Doreen Tracey, an Original Mouseketeer, Dies at 74
After 'The Mickey Mouse Club,' she worked at Warner Bros. Records doing promotion for the likes of Frank Zappa, Tower of Power and The Doobie Brothers.
Doreen Tracey, one of the original Mouseketeers on the fabled kids' program The Mickey Mouse Club, has died. She was 74.
Tracey died Wednesday at Los Robles Hospital and Medical Center in Thousand Oaks, California, after a two-year battle with cancer, Disney publicist Howard Green announced.
A kid with a vivacious personality, Tracey appeared on Disney's Mickey Mouse Club throughout its original 1955-59 run on ABC. The series then lived on for decades in syndication.
"Our Dodo, as we lovingly nicknamed her, always had a smile on her face," fellow Mouseketeer Tommy Cole said in a statement. "She never failed to make us all feel good, and we will miss her."
Tracey was born in London on April 3, 1943. Her parents, Bessie Hay and Sid Tracey, were Americans who had a vaudeville dance act known as Tracey & Hay.
When Tracey was 4, the family returned to the U.S., and her father opened a dance studio in Hollywood.
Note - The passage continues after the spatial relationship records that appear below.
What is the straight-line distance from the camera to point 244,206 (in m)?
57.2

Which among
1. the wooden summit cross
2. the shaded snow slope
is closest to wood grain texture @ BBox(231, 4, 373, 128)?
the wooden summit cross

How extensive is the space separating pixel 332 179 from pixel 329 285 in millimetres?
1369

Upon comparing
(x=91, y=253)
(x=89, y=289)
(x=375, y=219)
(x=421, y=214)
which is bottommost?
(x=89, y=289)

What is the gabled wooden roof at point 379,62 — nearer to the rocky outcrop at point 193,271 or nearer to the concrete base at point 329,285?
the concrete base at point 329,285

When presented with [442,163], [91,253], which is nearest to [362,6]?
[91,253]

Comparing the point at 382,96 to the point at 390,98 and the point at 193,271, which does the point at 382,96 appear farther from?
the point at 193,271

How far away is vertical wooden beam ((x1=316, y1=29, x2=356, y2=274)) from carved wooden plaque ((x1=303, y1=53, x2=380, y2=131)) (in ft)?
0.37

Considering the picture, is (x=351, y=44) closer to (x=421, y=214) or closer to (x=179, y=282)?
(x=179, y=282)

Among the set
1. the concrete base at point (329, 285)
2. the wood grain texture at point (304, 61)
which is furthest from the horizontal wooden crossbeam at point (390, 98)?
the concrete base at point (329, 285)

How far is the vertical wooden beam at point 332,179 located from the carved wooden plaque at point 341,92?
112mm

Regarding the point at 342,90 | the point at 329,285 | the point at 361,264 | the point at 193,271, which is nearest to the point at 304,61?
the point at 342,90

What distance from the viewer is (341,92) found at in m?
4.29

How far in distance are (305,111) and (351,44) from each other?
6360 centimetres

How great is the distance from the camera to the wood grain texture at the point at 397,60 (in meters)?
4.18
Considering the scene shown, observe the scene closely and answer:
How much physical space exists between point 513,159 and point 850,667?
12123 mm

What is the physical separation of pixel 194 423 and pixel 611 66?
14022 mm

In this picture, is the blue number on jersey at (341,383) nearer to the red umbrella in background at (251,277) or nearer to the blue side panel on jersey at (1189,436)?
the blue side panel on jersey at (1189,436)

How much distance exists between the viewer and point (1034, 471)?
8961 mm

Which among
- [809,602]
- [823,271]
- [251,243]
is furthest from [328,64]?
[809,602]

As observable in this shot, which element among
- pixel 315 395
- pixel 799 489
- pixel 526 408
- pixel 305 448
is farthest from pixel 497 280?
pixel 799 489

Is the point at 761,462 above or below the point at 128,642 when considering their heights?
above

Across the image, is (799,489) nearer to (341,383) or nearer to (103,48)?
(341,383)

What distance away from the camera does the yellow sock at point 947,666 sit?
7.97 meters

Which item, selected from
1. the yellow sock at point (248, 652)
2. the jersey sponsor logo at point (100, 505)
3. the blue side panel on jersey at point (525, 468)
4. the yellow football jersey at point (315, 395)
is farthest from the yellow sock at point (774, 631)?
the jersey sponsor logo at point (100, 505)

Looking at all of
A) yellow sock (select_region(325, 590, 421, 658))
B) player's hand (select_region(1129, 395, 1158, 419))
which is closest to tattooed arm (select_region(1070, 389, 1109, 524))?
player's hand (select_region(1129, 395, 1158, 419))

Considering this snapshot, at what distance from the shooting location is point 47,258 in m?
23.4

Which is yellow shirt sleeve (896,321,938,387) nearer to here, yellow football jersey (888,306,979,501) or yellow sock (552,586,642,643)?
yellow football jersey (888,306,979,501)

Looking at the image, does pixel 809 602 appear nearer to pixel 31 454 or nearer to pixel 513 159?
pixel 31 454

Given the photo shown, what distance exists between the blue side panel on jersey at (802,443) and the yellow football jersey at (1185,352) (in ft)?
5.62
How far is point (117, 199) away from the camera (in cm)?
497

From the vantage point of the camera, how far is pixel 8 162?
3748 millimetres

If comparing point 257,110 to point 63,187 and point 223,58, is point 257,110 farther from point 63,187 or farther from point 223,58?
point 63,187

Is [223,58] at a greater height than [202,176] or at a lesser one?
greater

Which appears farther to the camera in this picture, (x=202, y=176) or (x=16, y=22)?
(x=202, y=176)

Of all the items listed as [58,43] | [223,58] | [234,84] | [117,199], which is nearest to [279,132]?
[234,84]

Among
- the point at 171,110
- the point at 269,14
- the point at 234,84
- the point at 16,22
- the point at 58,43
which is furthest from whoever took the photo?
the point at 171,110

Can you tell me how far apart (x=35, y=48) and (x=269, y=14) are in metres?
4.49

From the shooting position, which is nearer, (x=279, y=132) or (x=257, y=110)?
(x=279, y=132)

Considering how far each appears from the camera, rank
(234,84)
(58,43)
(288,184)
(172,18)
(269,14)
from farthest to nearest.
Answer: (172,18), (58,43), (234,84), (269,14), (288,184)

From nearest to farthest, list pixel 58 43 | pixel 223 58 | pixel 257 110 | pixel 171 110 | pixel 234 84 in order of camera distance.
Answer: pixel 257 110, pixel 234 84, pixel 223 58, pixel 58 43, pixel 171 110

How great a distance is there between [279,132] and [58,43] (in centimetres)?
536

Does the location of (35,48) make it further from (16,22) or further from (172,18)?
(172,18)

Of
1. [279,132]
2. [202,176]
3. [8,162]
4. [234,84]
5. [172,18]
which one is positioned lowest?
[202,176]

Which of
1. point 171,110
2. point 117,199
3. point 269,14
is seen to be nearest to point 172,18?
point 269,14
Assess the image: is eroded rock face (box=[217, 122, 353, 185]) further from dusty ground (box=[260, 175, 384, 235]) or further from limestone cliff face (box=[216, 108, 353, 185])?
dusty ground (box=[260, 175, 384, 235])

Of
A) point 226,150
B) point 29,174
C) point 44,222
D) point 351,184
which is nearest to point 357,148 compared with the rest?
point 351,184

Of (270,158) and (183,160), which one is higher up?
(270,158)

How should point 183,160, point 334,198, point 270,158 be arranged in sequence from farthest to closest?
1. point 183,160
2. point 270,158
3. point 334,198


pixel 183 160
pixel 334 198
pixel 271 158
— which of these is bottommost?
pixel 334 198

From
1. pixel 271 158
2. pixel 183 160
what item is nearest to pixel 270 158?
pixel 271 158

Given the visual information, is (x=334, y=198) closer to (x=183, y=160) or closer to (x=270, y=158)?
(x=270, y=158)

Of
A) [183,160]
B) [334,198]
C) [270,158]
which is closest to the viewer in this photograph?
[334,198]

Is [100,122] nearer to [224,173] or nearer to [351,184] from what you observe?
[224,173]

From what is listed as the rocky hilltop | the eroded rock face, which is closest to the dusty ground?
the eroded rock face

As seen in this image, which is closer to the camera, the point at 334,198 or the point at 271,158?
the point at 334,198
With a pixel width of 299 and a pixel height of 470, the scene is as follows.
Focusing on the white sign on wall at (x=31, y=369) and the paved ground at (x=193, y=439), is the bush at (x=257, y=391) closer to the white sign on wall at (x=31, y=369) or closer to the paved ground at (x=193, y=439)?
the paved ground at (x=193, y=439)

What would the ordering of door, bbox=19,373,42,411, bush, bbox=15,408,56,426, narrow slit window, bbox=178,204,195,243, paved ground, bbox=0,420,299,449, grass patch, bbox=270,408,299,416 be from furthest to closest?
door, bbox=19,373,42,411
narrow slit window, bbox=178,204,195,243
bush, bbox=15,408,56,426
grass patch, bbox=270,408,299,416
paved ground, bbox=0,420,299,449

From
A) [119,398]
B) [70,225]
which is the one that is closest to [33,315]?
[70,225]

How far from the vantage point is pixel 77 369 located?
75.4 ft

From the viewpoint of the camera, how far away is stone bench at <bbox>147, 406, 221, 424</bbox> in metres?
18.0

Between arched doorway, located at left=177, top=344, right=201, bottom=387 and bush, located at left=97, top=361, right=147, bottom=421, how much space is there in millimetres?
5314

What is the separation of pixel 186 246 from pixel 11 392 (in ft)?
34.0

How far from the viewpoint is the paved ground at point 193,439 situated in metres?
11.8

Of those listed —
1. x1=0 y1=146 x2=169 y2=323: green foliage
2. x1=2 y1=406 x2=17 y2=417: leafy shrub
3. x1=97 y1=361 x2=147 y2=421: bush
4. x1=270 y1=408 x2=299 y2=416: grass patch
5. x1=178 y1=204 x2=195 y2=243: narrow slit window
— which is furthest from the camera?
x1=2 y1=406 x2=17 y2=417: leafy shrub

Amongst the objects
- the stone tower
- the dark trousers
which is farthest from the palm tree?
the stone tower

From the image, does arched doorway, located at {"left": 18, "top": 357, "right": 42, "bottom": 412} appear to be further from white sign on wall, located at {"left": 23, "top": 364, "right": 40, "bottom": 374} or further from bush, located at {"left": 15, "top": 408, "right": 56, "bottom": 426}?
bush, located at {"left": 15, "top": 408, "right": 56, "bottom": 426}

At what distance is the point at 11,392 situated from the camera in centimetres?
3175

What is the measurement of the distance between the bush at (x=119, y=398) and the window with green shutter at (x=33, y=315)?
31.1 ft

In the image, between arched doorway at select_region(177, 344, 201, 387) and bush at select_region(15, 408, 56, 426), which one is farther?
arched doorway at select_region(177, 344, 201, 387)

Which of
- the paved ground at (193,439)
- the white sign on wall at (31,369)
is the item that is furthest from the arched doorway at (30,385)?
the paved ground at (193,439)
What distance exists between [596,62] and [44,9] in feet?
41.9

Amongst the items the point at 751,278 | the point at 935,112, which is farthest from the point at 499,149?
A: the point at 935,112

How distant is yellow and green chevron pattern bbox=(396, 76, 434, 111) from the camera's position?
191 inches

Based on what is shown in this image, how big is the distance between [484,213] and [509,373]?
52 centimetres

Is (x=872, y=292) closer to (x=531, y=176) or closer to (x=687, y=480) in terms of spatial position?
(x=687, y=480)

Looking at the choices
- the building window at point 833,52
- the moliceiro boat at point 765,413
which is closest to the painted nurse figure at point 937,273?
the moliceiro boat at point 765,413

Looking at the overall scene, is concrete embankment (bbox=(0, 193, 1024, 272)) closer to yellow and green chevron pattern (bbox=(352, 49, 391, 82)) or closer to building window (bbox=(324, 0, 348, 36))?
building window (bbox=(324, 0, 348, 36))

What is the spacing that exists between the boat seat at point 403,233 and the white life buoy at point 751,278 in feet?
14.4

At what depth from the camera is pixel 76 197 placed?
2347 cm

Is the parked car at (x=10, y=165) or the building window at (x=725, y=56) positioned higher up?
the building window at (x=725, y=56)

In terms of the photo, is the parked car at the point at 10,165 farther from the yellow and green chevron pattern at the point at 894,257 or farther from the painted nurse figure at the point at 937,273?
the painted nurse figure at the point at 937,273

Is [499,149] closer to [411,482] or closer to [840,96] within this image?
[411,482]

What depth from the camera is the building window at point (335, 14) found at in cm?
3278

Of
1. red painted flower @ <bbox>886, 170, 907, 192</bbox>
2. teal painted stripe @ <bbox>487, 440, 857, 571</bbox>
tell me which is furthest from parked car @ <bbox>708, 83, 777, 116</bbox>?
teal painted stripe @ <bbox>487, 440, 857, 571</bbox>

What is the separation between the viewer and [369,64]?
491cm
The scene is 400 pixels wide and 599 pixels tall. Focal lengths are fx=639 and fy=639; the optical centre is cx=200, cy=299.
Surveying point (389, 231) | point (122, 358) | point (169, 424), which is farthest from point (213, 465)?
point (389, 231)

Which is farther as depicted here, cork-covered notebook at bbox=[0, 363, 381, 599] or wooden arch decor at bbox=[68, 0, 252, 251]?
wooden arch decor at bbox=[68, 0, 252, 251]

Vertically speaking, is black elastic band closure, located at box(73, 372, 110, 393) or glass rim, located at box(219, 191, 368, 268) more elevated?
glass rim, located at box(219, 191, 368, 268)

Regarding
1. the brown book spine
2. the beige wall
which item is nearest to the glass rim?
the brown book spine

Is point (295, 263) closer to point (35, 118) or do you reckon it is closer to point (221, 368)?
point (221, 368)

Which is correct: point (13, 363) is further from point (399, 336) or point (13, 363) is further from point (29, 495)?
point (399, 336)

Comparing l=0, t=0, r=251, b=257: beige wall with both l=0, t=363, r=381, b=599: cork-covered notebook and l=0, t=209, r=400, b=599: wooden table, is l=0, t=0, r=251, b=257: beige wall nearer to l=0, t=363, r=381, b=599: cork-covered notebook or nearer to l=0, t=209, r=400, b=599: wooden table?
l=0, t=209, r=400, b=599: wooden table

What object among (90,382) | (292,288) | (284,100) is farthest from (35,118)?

It was there that Tracey learned to sing and dance, and she had an uncredited part in The Farmer Takes a Wife (1953), starring Betty Grable and Dale Robertson.
At age 12, Tracey auditioned for a job on The Mickey Mouse Club — she sang a Patti Page number called "Cross Over the Bridge" — and was hired.
While a Mouseketeer, Tracey also was cast in the Disney feature Westward Ho the Wagons! (1956), starring Fess Parker. She also appeared on The Mickey Mouse Club's Annette serial and on The Donna Reed Show and toured Australia with the Mouseketeers.
In the 1960s, Tracey visited American military bases in South Vietnam and Thailand with her own act. Later, she worked in promotions at Warner Bros. Records with acts including Frank Zappa, Tower of Power and The Doobie Brothers.
In the 1980s, '90s and 2000s, Tracey co-starred with former Mouseketeers in several Mickey Mouse Club reunion shows at Disneyland and at Disney conventions. She last celebrated the show's 60th anniversary in 2015.